Mais en juin 2013, Fatou Bensouda frôle la sortie de route. Après une première audience de confirmation des charges contre Laurent Gbagbo, elle subit un camouflet. La chambre préliminaire de la CPI estime que ses preuves anti-Gbagbo ne s’appuient que sur des ouï-dire (des reprises de rapports d’ONG ou d’articles de presse) et lui demande de revoir sa copie. Pendant des mois, elle travaille d’arrache-pied. Abidjan, New York, Paris… Elle sillonne le monde pour recueillir documents et témoignages. Un an plus tard, en juin 2014, elle revient devant les juges de la CPI avec les déclarations de quelque 108 témoins à charge. Cette fois, elle réussit à convaincre deux des trois juges de la chambre préliminaire que l’ancien chef de l’État ivoirien doit être jugé. Elle pousse un grand ouf de soulagement.
Après Gbagbo, les crimes des pro-Ouattara
Aujourd’hui, fort de cette procédure laborieuse, le très accrocheur Emmanuel Altit, chef de l’équipe de défense de Laurent Gbagbo, affirme : « La procureure n’a pas grand-chose pour gagner devant le tribunal. » Nul doute que l’avocat français va s’appuyer sur les réserves de la juge dissidente de la chambre préliminaire, la Belge Christine Van den Wyngaert, qui a estimé, en juin 2014, ne pas être convaincue que « le plan commun qui aurait visé au maintien de Laurent Gbagbo au pouvoir ait, explicitement ou implicitement, impliqué la commission de crimes contre des civils pro-Ouattara ». Le défi aujourd’hui pour Fatou Bensouda, c’est donc de prouver à la Cour que Laurent Gbagbo et ses proches ont bien élaboré un « plan commun » pour rester au pouvoir au prix de la mort de civils pro-Ouattara et que l’ancien président a lui-même donné l’ordre de tuer.
Même si elle parvient à faire condamner Laurent Gbagbo, madame la procureure ne sera pas tirée d’affaire.
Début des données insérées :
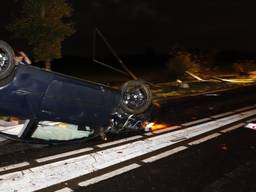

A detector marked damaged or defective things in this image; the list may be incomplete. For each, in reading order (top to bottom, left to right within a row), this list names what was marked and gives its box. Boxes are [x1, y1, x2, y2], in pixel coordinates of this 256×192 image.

overturned car [0, 40, 152, 142]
Pour l’heure, officiellement, seuls Laurent Gbagbo et ses proches sont poursuivis par la CPI. Or de nombreux crimes ont aussi été commis par des partisans d’Alassane Ouattara dans les dernières semaines de la guerre civile de 2010-2011. Dès février 2013, Amnesty International a dénoncé dans un rapport la « loi des vainqueurs » qui sévit en Côte d’Ivoire.
Certains utilisent la CPI pour mettre en place les dirigeants de leur choix en Afrique et éliminer ceux qu’ils n’aiment pas, a déclaré Yoweri Museveni
Pour les pro-Gbagbo, la CPI est instrumentalisée par Alassane Ouattara, et surtout par les pays occidentaux qui le soutiennent, la France et les États-Unis. Le président ougandais Yoweri Museveni, qui s’était dit prêt, en 2012, à accueillir Laurent Gbagbo chez lui en cas de mise en liberté provisoire, n’hésite pas à déclarer : « Certains utilisent la CPI pour mettre en place les dirigeants de leur choix en Afrique et éliminer ceux qu’ils n’aiment pas. »
Fatou Bensouda, qui est le seul visage de la CPI dans les médias, n’aime pas du tout qu’on l’accuse d’être une marionnette des grandes puissances. « Bien sûr, les commentateurs politiques vont continuer de parler et d’écrire, mais je ne tiens surtout pas compte des considérations politiques », nous a-t-elle confié il y a un an . À l’appui de ses dires, elle affirme que les investigations de son bureau dans le camp Ouattara se sont intensifiées depuis un an. Lors de ce procès, l’Ivoirien Laurent Gbagbo cherchera à incarner la résistance de l’Afrique face à l’Occident. La Gambienne Fatou Bensouda voudra, elle, se placer du côté des quelque 3 000 victimes de la crise ivoirienne de 2010-2011. Entre le tribun et la « proc’ », la partie sera serrée.